Los niños estaban defraudados.

—¿Es cierto que hay bandidos en estos montes? —preguntó Jack, chapurreando el baroniano. Beowald lo entendió.

—A veces, durante la noche, oigo pasar a unos hombres extraños —dijo el cabrero—. Bajan de las cumbres, llamándose unos a otros, como hacen los búhos. A mí me dan miedo. Por eso me escondo en mi cueva. Esos bandidos son feroces y desalmados, como los lobos que rondan en invierno. Atacan a los hombres de paz para robarles, y han herido a más de uno.

—¿Dónde habitan? —preguntó Paul, atemorizado.

Beowald fijó en el príncipe sus ojos oscuros y ciegos.

—Eso no lo he sabido nunca —dijo—. No tienen hogar ni refugio fijo. Precisamente por eso les temo: no pueden ser buenos, porque todos los hombres normales tienen su casa.

—¡Eso no puede ser verdad! —dijo Jack en inglés—. Todos los hombres viven en alguna parte, aunque sean bandidos. Paul, pregunta a Beowald si vivirán en alguna cueva, como él.

Paul lo preguntó al cabrero, y éste movió negativamente la cabeza.

—Conozco todas las cuevas que hay en las montañas —dijo—. Y todas son mías, ya que sólo yo he puesto el pie en ellas. Vivo aquí arriba durante todo el verano, y los meses fríos del invierno los paso en el valle al lado de mi madre. Cuando el tiempo es bueno, me siento feliz aquí, con mis cabras y mi música.

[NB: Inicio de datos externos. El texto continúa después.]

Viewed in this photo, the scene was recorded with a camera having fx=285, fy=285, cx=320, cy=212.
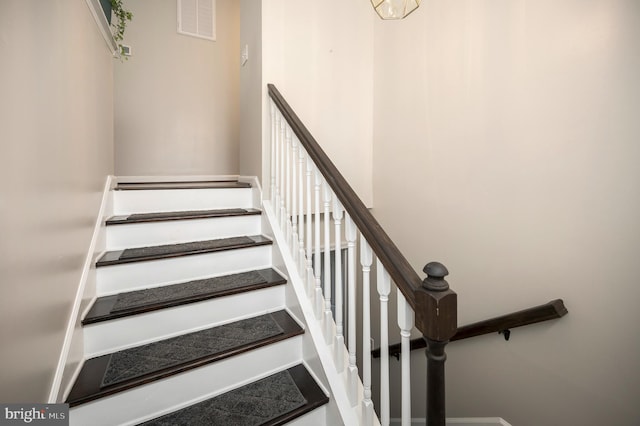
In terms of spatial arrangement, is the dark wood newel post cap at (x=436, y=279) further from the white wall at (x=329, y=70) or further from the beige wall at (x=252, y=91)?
the white wall at (x=329, y=70)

—Toca algo para nosotros —le rogó Peggy.

El cabrero se llevó la flauta de madera a los labios y empezó a tocar la melodía de siempre. Las cabras que estaban cerca levantaron la cabeza para escuchar. Los cabritos se acercaron más. Una cabra vieja de gran tamaño y grandes cuernos en espiral, se detuvo junto a Beowald y apoyó su hocico en el hombro y junto al rostro del cabrero.

Beowald cambió de melodía. No era ya como el riachuelo que bajaba por la ladera canturreando, sino como el aire borrascoso que rugía en el monte, barría el valle y silbaba en las copas de los pinos y de los abedules.

Los niños sintieron deseos de bailar y saltar. Las cabras notaron el cambio de música y empezaron a brincar como locas. Era un espectáculo sorprendente. Jack miró la cara del ciego y vio que expresaba felicidad. Cabras, montañas, música… ¿Qué más podía desear Beowald en su mísera, singular y solitaria vida?